She says she came away with a better sense of the place, the people and the culture of her hometown, and a deep appreciation for what UCU is doing.
“The students at UCU, the program at UCU and the whole mission of the university itself proved to me that working to help other people in creating a community, even isolated and small and hard-won, that does the right thing is always possible, no matter how bleak the outlook and how bleak the place in which the community exists,” she says.
“I do want to go back and keep helping. I feel like I have a responsibility to do that because I was given so much through my adoption,” she says.
Bleier recently completed a summer language immersion program in Russia and plans to study abroad there in the spring so she can continue to learn about and experience that part of the world.
The Catholic Universities Partnership is now more than a decade old and resides in the new Keough School of Global Affairs. Its success has McAdams looking at both its history and its future.
“All I ever wanted was to create something that would help to make Notre Dame truly international,” he says. “Ultimately I would like to see Notre Dame use this partnership as a way of getting deeper into Europe.”

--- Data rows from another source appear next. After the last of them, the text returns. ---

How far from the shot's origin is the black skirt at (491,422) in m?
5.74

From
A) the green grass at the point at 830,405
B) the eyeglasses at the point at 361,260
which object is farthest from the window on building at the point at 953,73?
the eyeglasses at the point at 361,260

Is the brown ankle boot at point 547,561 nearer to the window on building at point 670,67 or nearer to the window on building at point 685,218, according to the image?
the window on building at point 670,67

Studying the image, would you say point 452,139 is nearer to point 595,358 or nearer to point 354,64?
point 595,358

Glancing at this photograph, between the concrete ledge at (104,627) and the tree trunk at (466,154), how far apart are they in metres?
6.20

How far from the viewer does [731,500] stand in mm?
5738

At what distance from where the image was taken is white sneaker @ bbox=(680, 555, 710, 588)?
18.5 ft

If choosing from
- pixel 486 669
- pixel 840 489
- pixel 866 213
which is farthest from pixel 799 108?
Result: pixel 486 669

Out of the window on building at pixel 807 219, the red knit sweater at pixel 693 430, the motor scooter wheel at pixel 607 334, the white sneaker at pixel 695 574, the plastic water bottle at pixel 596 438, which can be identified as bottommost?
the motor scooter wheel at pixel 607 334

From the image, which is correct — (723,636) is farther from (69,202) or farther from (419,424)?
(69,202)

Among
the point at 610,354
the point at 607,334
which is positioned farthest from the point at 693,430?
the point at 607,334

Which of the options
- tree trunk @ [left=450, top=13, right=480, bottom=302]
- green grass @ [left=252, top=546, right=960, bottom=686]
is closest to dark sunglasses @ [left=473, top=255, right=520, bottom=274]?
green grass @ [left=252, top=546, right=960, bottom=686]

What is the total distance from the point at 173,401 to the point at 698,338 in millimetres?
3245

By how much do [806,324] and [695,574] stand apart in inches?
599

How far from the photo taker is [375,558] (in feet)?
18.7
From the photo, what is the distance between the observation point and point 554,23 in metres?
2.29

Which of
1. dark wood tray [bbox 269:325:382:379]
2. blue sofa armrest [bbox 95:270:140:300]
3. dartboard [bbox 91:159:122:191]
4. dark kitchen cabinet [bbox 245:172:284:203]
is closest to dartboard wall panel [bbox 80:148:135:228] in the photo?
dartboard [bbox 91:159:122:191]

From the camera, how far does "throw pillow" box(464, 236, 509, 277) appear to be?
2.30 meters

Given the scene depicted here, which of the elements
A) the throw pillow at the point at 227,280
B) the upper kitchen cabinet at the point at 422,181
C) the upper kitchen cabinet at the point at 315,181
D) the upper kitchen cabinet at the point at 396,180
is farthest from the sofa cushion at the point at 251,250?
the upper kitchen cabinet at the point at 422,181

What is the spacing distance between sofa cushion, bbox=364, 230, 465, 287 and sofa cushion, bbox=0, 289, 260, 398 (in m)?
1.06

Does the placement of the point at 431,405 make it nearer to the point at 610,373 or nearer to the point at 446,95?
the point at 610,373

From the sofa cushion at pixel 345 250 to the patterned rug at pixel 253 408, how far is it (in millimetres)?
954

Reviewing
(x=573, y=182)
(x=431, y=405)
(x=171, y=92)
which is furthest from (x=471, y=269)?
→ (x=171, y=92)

He lists a number of future possibilities including language offerings at Notre Dame taught by CUP institution faculty, lectures and conferences by Notre Dame faculty at CUP institutions, or a study abroad program with the John Paul II Catholic University of Lublin, Poland.
He emphasizes that this particular partnership is an ideal embodiment of Notre Dame’s goal to be truly international. It ensures people go beyond visiting and sightseeing, and instead invest in cultures and people very unlike themselves.
“You understand what it means to be a global actor, an international actor,” he says. “You don’t just travel abroad and see things, but you share people’s experiences. You get a better perspective on how they live and work, and on yourself.”